SIAMO SICURI CHE NONOSTANTE SIAMO FOTTUTI CI SIA ANCORA UNA SPERANZA?

SIAMO SICURI CHE NONOSTANTE SIAMO FOTTUTI CI SIA ANCORA UNA SPERANZA?

Autore: Sabrina Fava

L’imprenditore e scrittore Mark Manson noto per il bestseller “La sottile arte di fare quello che c***o ti pare” (di cui ho fatto una recensione qui sul Barnabò qualche mese fa, perciò, recuperatela se vi va. E se non vi va fatelo lo stesso) ha portato sul mercato un altro prodotto interessante.

“Siamo fottuti ma forse c’è ancora una speranza” (ed. Newton Compton Editori, 2019) inizia con un preambolo che fa dubitare di questa medesima agognata speranza.

“Questa però non è una storia di speranza. In questa storia va tutto a puttane”.

Ed è il momento in cui il lettore si ritrova con le sopracciglia aggrottate e riguardando la copertina si domanda se ha fatto bene ad acquistare il libro di Manson. Ciò che desiderava era ritrovare la speranza, un saggio sull’auto aiuto in cui l’autore era in grado di dare dei consigli così efficaci da risolvere in quattro e quattr’otto ogni problema.

Spoiler: è impossibile e lo conferma il nostro caro Mark.

Proprio per questo focalizzando l’attenzione nuovamente sul titolo si evidenzia la parola “forse”. 

“La speranza è l’ultima a morire” ma al tempo stesso “Chi vive sperando, muore cagando”. Perciò, a che cosa serve la lettura di questo libro?

Il saggio di Mark Manson ci fa comprendere come il cambiamento del mondo possa influire sulla mentalità delle persone. Il paradosso del progresso è il fulcro.

“Meglio vanno le cose, più ci disperiamo. È il paradosso del progresso. E forse il fenomeno è sintetizzabile in un dato sconvolgente: più il Paese in cui vivi è ricco e sicuro, più alte sono le probabilità che tu ti tolga la vita”.

Il benessere non è certamente la quotidianità di ogni essere presente sul pianeta Terra, ma lo è per molti. Una volta che sono state contrastate le necessità primordiali, tali dormire, mangiare, riprodursi (evitiamo di usare il colorito linguaggio alla Mason), il cervello ha libero accesso alla lunga maratona verso la soddisfazione dei desideri secondari. Ed è quello il momento in cui giunge l’insoddisfazione. La costante ricerca del benessere è avvelenata da una distorta visione della sopravvivenza che è oramai data per scontata. 
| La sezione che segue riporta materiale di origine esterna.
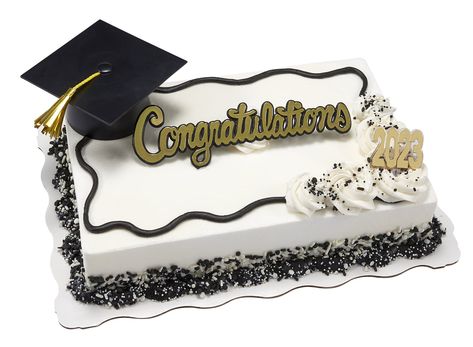 Walmart Custom Cakes Square Graduation Cakes, Graduation Sheet Cake Ideas, Mechanics Birthday Cake, Rectangle Cakes, Walmart Custom Cakes, Graduation Sheet Cakes, Mechanics Birthday, Graduation Cake Designs, Farewell Cake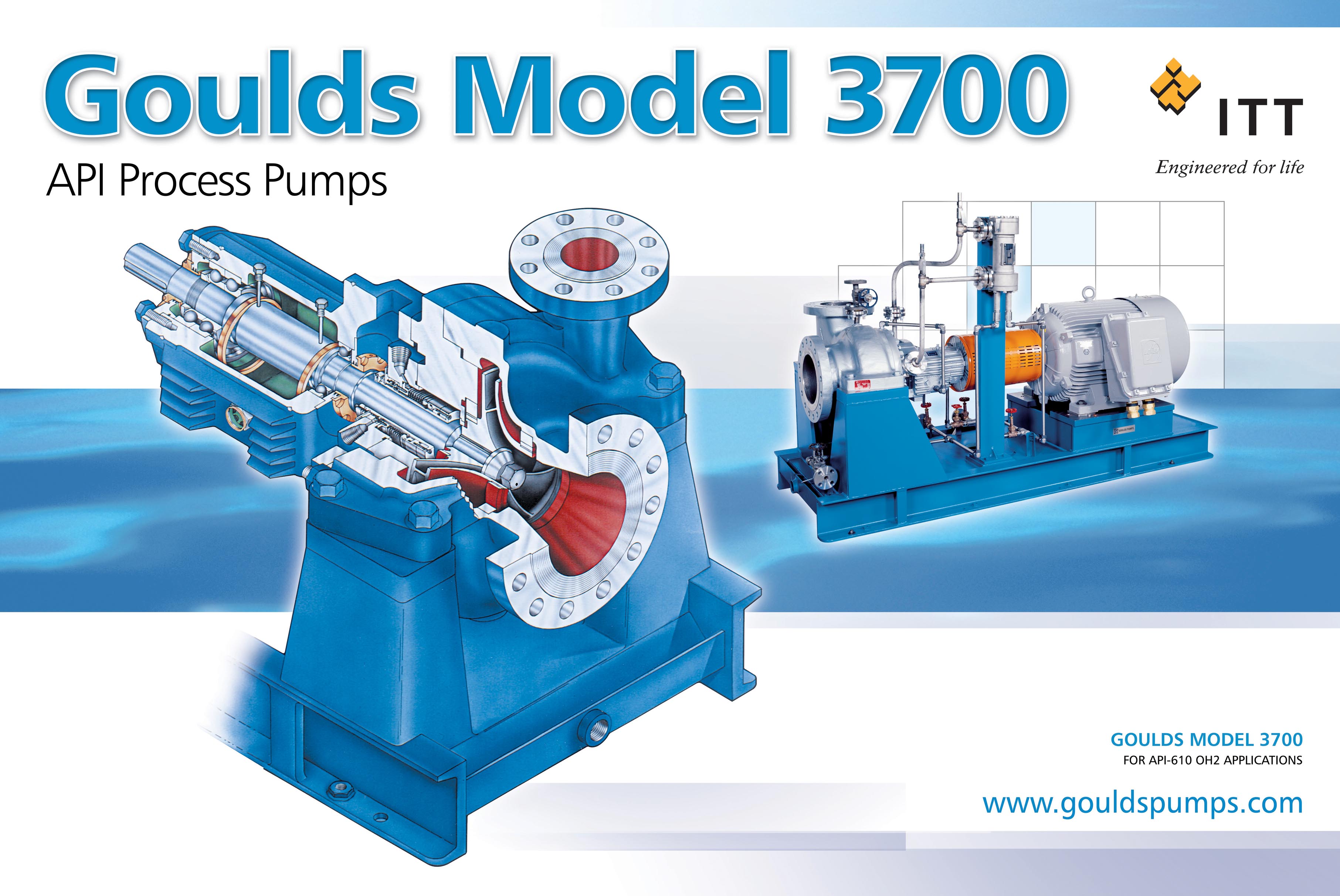 3700 Single-Stage, Overhung Process Pump | Goulds Pumps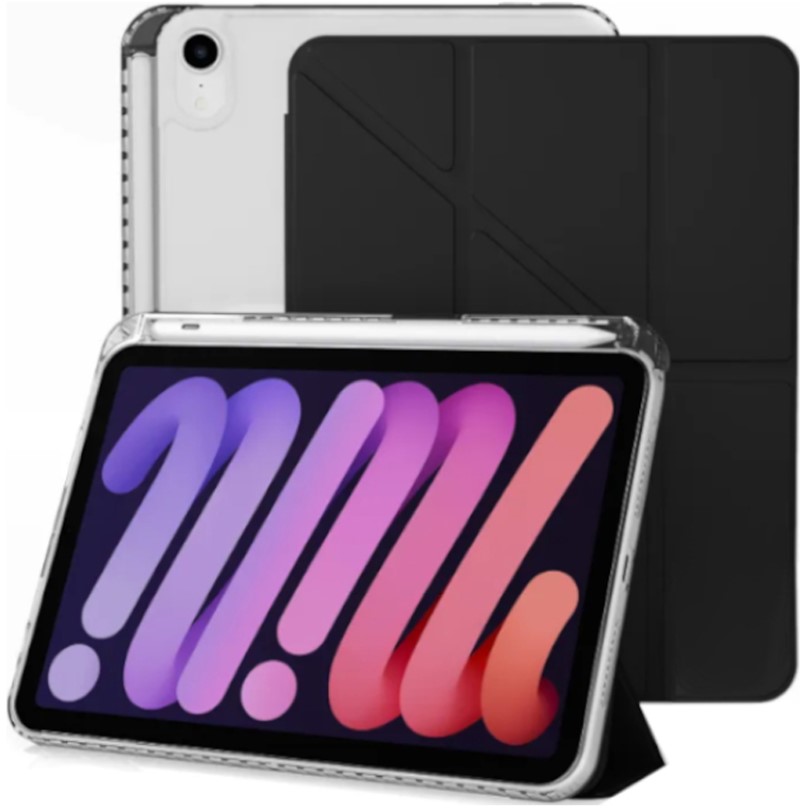 Чехол книжка Gurdini Origami Case для iPad mini 6/7 (черный)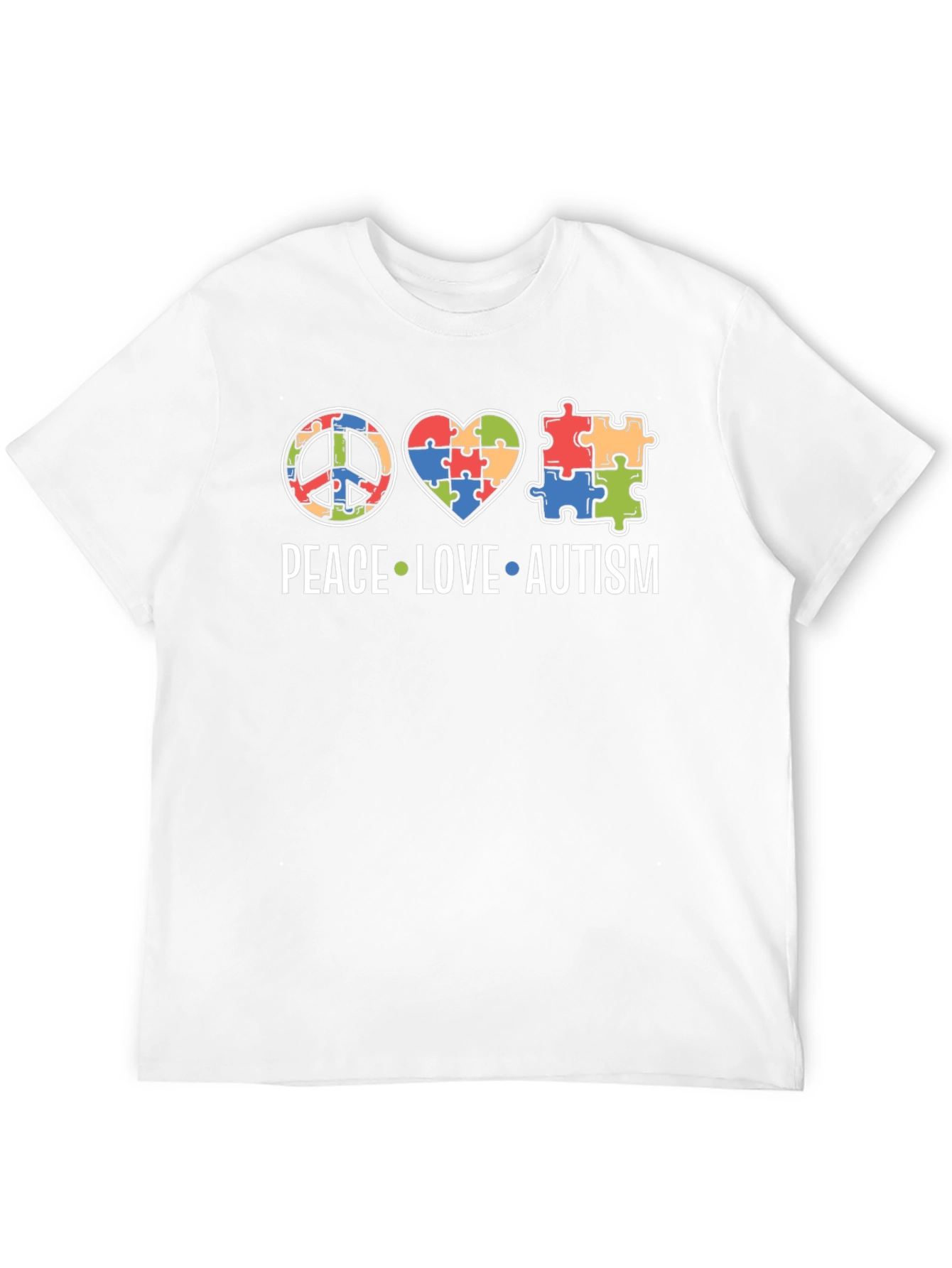 Peace Love Autism T-Shirt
“Perché più il mondo migliora, più cose abbiamo da perdere. E più cose abbiamo da perdere, più ci pare di non avere nulla in cui sperare”.

Perciò serve la speranza? Sì, la speranza serve ma è una pura e mera utopia. Manson proclama a gran voce che uno dei più grandi esempi di “speranza” nella storia dell’essere umano sia la religione. Un compromesso per accettare la vita e la morte, un motivo per comportarci bene in vita così da avere un epilogo piacevole nella speranza di sventare le fiamme infernali.

L’accettazione della realtà è la soluzione. E la soluzione è rendersi conto per cosa vale veramente la pena vivere per la propria serenità.

“L’unico modo per salvarci è accettarci: accettare le nostre emozioni e collaborarci invece di ostacolarle”.